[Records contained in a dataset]
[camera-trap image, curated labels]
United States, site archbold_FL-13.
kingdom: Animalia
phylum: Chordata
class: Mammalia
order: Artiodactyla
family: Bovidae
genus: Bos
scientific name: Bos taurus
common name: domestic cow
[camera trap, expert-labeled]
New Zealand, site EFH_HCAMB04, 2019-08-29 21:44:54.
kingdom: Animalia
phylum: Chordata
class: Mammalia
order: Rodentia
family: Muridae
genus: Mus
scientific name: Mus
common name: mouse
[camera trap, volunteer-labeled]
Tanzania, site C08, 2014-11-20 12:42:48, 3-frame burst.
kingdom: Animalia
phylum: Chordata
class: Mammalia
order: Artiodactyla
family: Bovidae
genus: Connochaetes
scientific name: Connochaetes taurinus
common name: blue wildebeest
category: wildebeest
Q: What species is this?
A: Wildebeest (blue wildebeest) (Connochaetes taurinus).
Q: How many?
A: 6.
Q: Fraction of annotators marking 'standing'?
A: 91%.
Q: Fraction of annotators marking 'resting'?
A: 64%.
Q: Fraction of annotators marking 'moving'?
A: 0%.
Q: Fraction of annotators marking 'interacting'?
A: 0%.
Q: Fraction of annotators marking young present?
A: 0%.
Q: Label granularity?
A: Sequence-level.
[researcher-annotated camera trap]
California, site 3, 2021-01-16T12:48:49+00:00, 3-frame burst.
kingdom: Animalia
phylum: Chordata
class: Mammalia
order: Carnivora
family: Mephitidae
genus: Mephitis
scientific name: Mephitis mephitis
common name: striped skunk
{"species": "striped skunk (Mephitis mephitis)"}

WHAT YOU WILL DO: Every line above must be repeated exactly as it appears.

RESPONSE AREA:
[camera-trap image, curated labels]
United States, site archbold_FL-13.
kingdom: Animalia
phylum: Chordata
class: Mammalia
order: Artiodactyla
family: Bovidae
genus: Bos
scientific name: Bos taurus
common name: domestic cow
[camera trap, expert-labeled]
New Zealand, site EFH_HCAMB04, 2019-08-29 21:44:54.
kingdom: Animalia
phylum: Chordata
class: Mammalia
order: Rodentia
family: Muridae
genus: Mus
scientific name: Mus
common name: mouse
[camera trap, volunteer-labeled]
Tanzania, site C08, 2014-11-20 12:42:48, 3-frame burst.
kingdom: Animalia
phylum: Chordata
class: Mammalia
order: Artiodactyla
family: Bovidae
genus: Connochaetes
scientific name: Connochaetes taurinus
common name: blue wildebeest
category: wildebeest
Q: What species is this?
A: Wildebeest (blue wildebeest) (Connochaetes taurinus).
Q: How many?
A: 6.
Q: Fraction of annotators marking 'standing'?
A: 91%.
Q: Fraction of annotators marking 'resting'?
A: 64%.
Q: Fraction of annotators marking 'moving'?
A: 0%.
Q: Fraction of annotators marking 'interacting'?
A: 0%.
Q: Fraction of annotators marking young present?
A: 0%.
Q: Label granularity?
A: Sequence-level.
[researcher-annotated camera trap]
California, site 3, 2021-01-16T12:48:49+00:00, 3-frame burst.
kingdom: Animalia
phylum: Chordata
class: Mammalia
order: Carnivora
family: Mephitidae
genus: Mephitis
scientific name: Mephitis mephitis
common name: striped skunk
{"species": "striped skunk (Mephitis mephitis)"}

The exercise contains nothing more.